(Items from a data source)
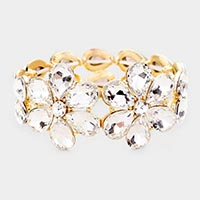 Crystal Floral Teardrop Evening Bracelet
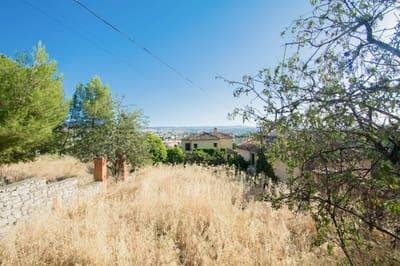 Terrain à Bâtir à vendre à Huetor Vega - 146 000 € (Ref: 5420369)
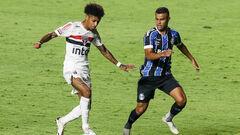 Сан-Паулу заявил об урегулировании вопроса с Динамо по долгу за Че Че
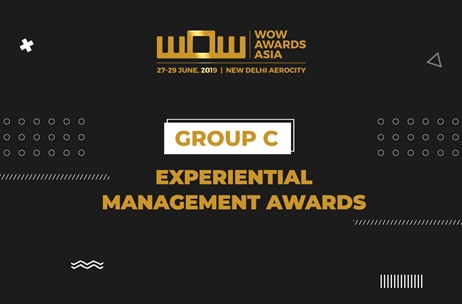 Meet the Winners of Experiential Management Awards at WOW Awards Asia 2019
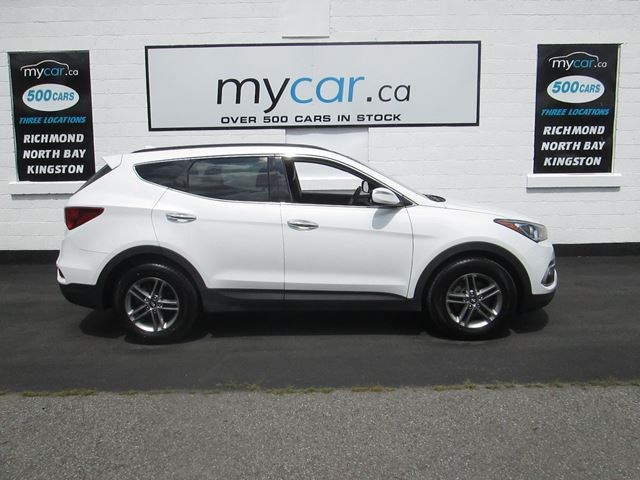 My Car North Bay >> My Car North Bay North Bay Car Dealer Thespec Com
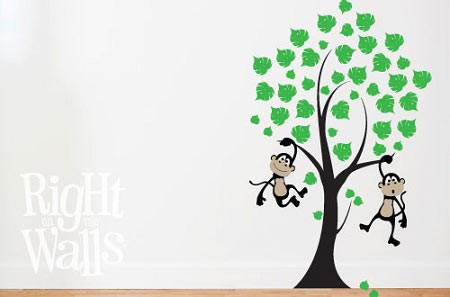 Monkey Tree Wall Decal Vinyl Wall Art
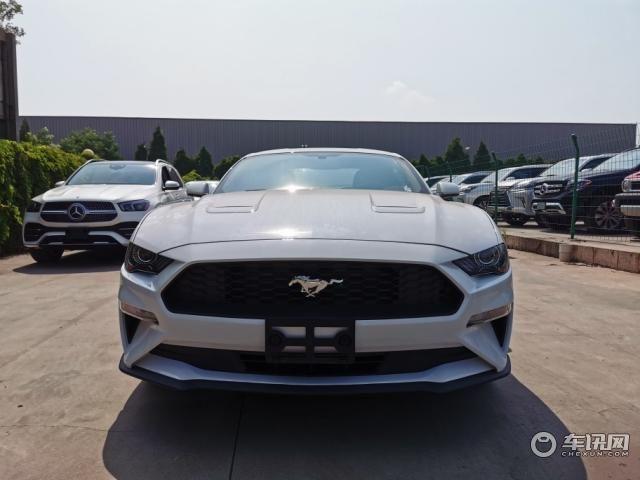 2019款福特野马2.3T硬顶现车 最新行情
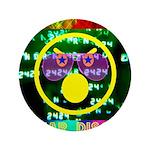 """Star Disco Graphic 3.5"""" Button"""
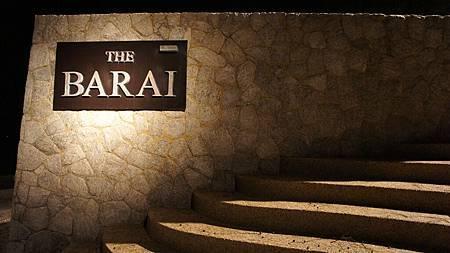 The Barai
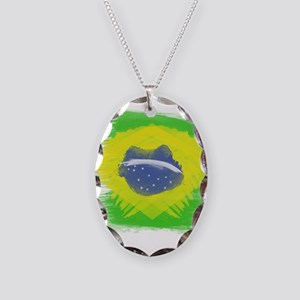 Brazil Flag Brasilian Rio Necklace Oval Charm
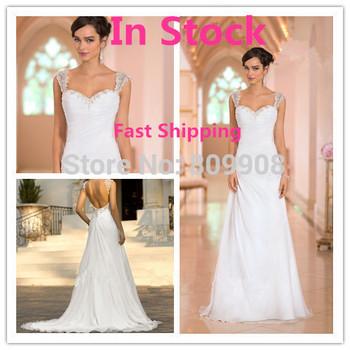 2015 новый пляж свадебные платья платье аппликация бисером сексуальная спинки шифон длиной до пола на складе свадебные платья noiva бесплатная доставка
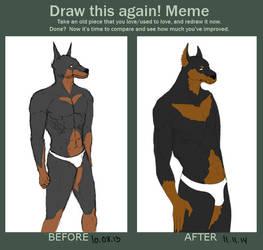 Draw this again Meme by TeddyLama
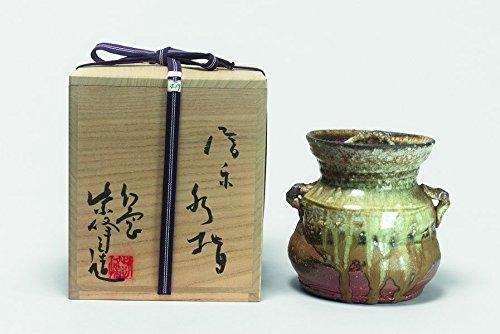 Japan zu Gast: Momoyama-Keramik und ihr Einfluss auf die Gegenwart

* **Exercise objective**
The pictures stay out; repeat exactly the lines from the one with "Brazil Flag Brasilian" to the end of the entries above, and nothing else.

* **Result for this exercise**
 Brazil Flag Brasilian Rio Necklace Oval Charm
 2015 новый пляж свадебные платья платье аппликация бисером сексуальная спинки шифон длиной до пола на складе свадебные платья noiva бесплатная доставка
 Draw this again Meme by TeddyLama
 Japan zu Gast: Momoyama-Keramik und ihr Einfluss auf die Gegenwart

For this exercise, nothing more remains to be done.